Jean’s father Albert and his business partner Frank McGown owned a forty-eight-table pool hall called The Ovington Lounge in the Bay Ridge section of Brooklyn.
At 5 and 6 years of age, she would practice pool after family dinners. A common misconception is that her dad taught her how to play pool but the truth is he didn’t play. Frank, her dad’s partner was a professional player but he didn’t teach her how to play either. According to her, she was self-taught, she learned how to play at home since she didn’t feel comfortable playing at pool halls especially since it was still uncommon to see women players.
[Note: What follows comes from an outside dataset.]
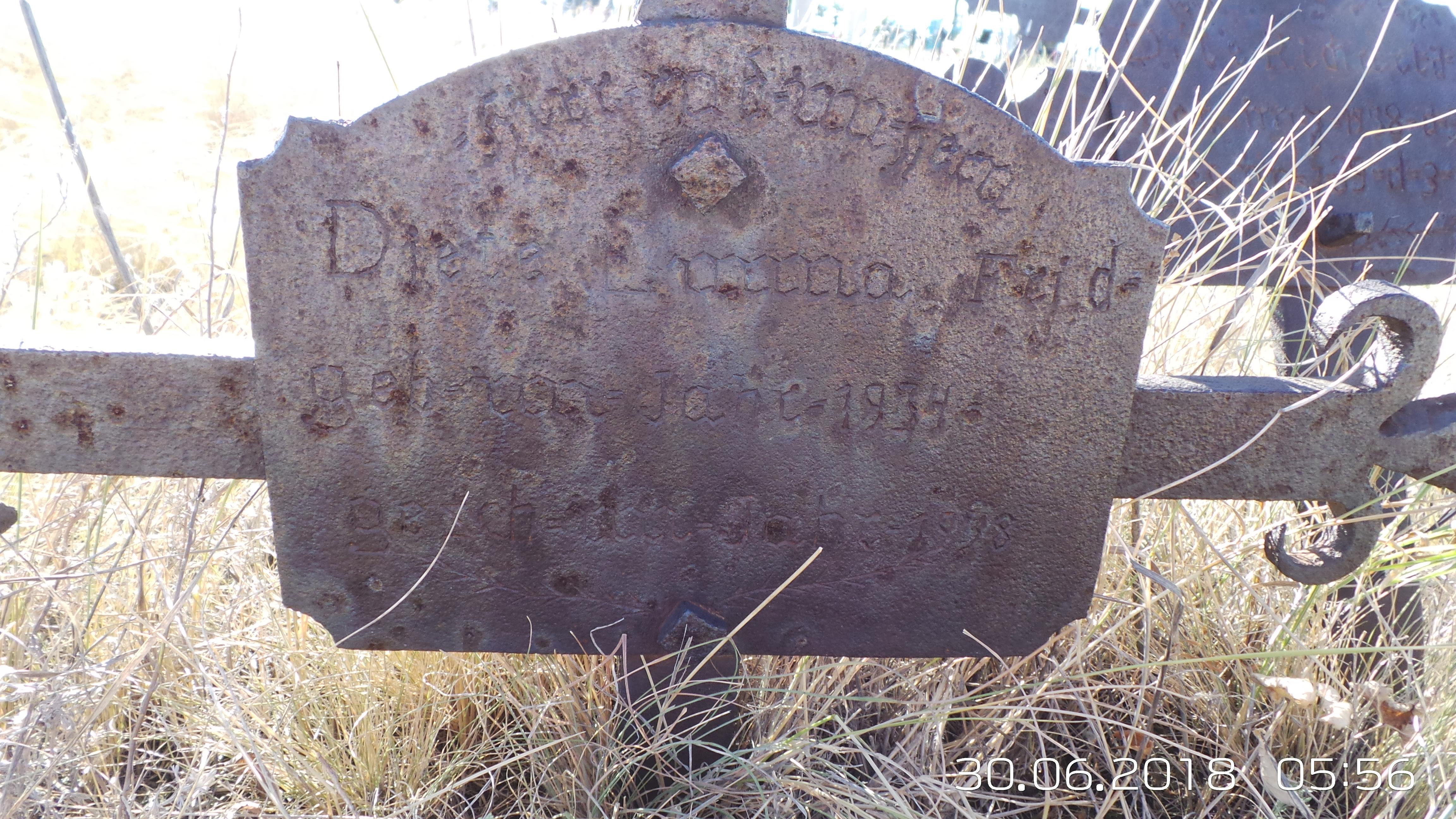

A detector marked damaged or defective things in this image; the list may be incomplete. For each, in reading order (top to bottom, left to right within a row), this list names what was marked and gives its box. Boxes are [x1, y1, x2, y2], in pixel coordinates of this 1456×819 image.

rusted iron grave marker [1016, 0, 1446, 284]
corroded iron surface [1092, 0, 1456, 284]
corroded iron surface [1, 346, 262, 478]
corroded iron surface [239, 14, 1168, 657]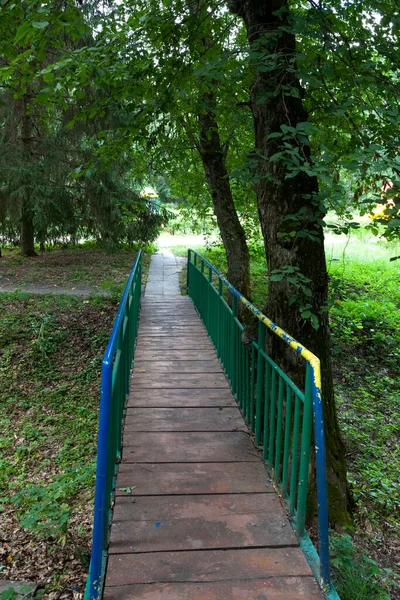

Balukas was known as “trailblazer, a child prodigy, a loner who rebelled against dress codes for women—the pool equivalent of Billie Jean King”.
At just 9 years Jean placed 5th in the 1969 U.S. Open straight pool championship and placed 4th and 3rd respectively in the following two U.S. Opens. From that early start, Jean completely dominated women’s professional pool during the 1970s and 1980s.
Balukas won the U.S. Open seven years in a row from 1972 through 1978, accumulating six world championship titles, had well over 100 professional competition first-place finishes with 38 majors to her name, had a streak of 16 first-place finishes in women’s professional tournaments, and was the only woman to compete on equal footing with men in professional play in her era.
She quit the sport amidst controversy in 1988 while at the height of her ability, due to a dispute over her conduct in a match at the World Open Nine-ball Championship of that year.
Jean Balukas was introduced into the BCA Hall of Fame in 1985. Making Jean the second woman in the BCA Hall of Fame. If you read our previous blog titled Meet the Hall of Fame Dorothy Wise you’ve probably made the connection when Jean was 13-year-old she took her first championship win against Dorothy, bringing Dorothy’s 5-year-winning streak come to a close.